Years down the road I found myself with my little 4-year-old Thomas. There we were at Disneyland and standing in front of Big Thunder Mountain Railroad—a rollercoaster with the theme of an old train barreling through mountainous terrain and deep into mines. Thomas was a HUGE fan of trains and wanted to ride it so badly. He hit the height requirement right on and we boarded the ride.






There my boy sat beside me, excited for the ride to start. We rolled out of the station and began the climb up the hill. What ensued would be a metaphor for what he and I face now.

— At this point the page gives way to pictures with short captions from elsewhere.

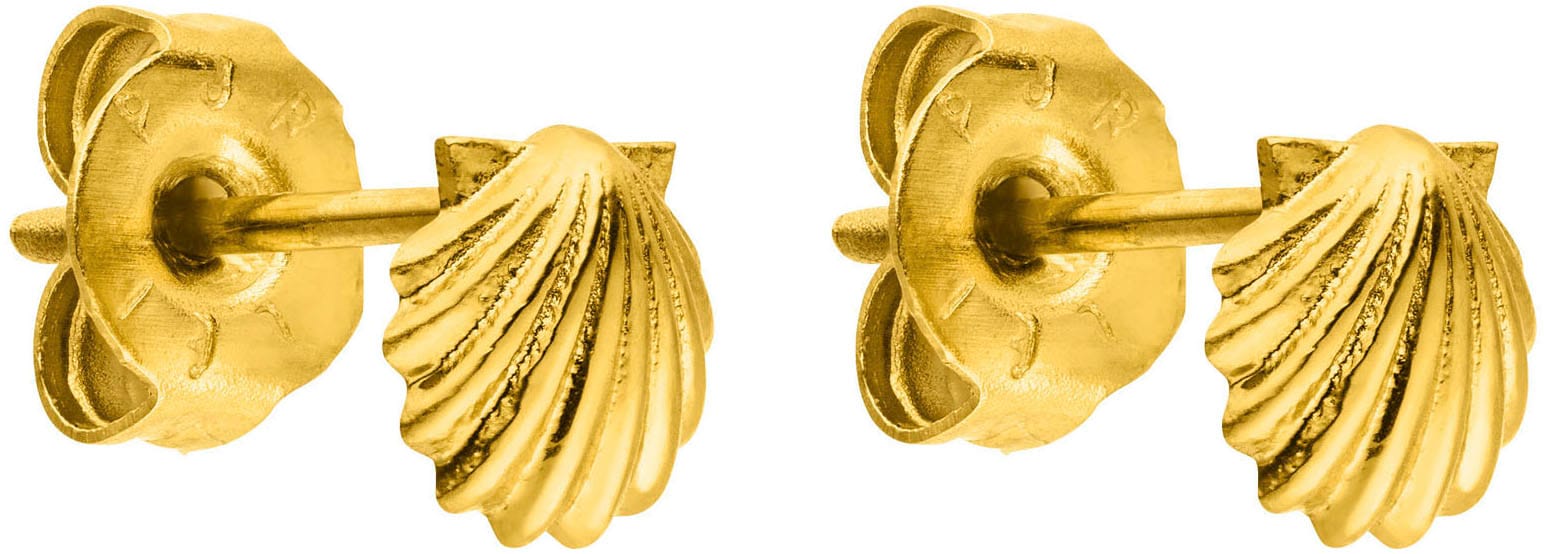 Purelei Paar Ohrstecker »Schmuck Geschenk Shell Muschel Ohrringe, 22391« von Purelei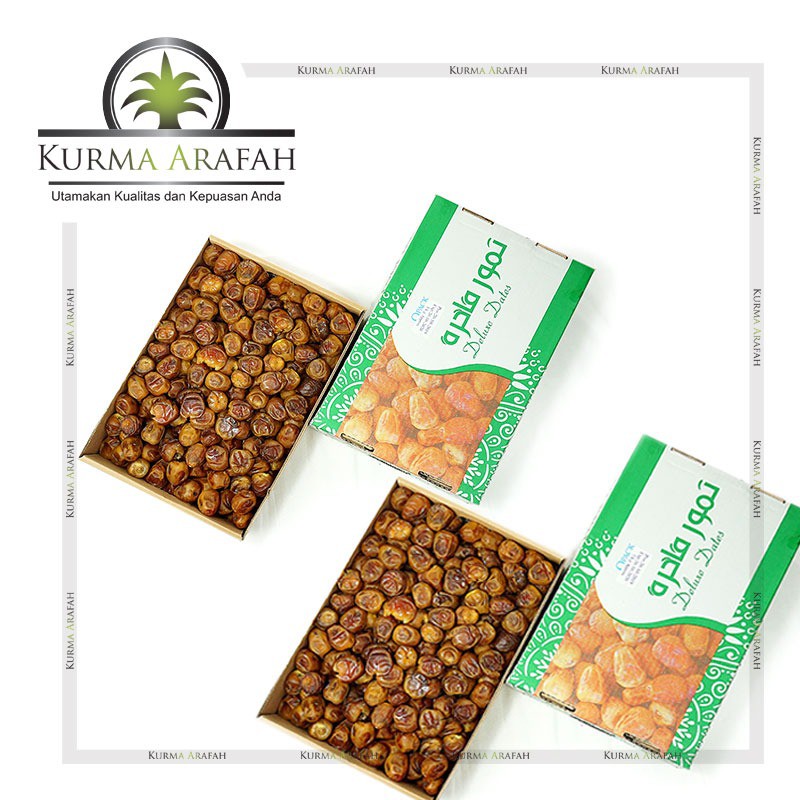 Kurma Sukari / Kurma raja 3 Kg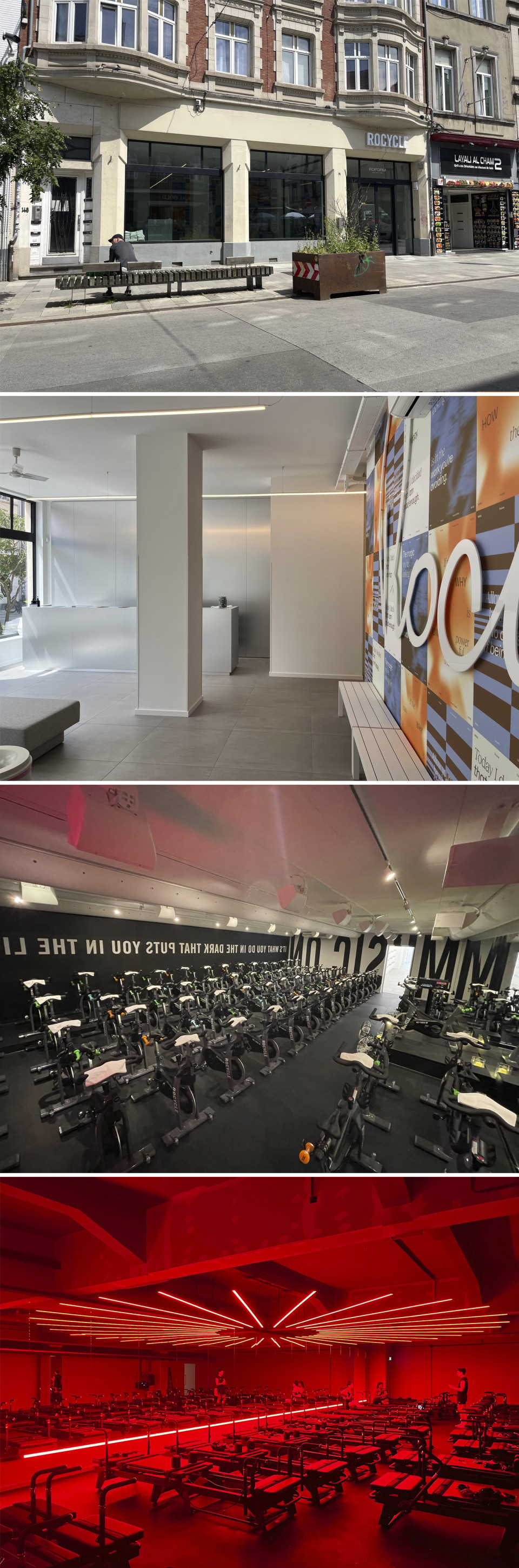 Nieuwsitem Rocycle Brussel geopend - Collage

Into the dark we went and he grabbed me and huddled close. He took my hand and covered his eyes with it as we passed by menacing looking miners and other characters. As the ride careened around and through the mountains I felt him slide away from me to the other side of the car and I grabbed him and tried to hold onto him with each curve that tried to rip him from my grasp. His terror was palpable and my desperation to keep a hold of him and keep him safe next to me grew exponentially as each moment passed. We rolled into the station gripping each other, tears rolling from his eyes and we couldn’t get off that ride fast enough.

There we stood on the exit ramp weakened mentally and physically from a wild ride. I held his hand as we left the ride area, never to return.

So here we are now. He is 18, I am 41. He is still my boy and I am his mom. Our “Big Thunder Mountain Railroad” is schizophrenia and it threatens often to rip him from my grasp and now, no matter how much I cover his eyes, I can’t protect him from the things he sees and that haunt him. We are both tall enough to ride this ride and I think both of us would give just about anything to walk up to the proverbial sign and find ourselves refused a ride on this ride because we’re too big, too old, too ANYTHING to move up the ramp to the train. But we’re here now, both of us unsure of what lies before us but one thing I know for certain.

I am getting on this ride with him and it will be him and I till the ride stops.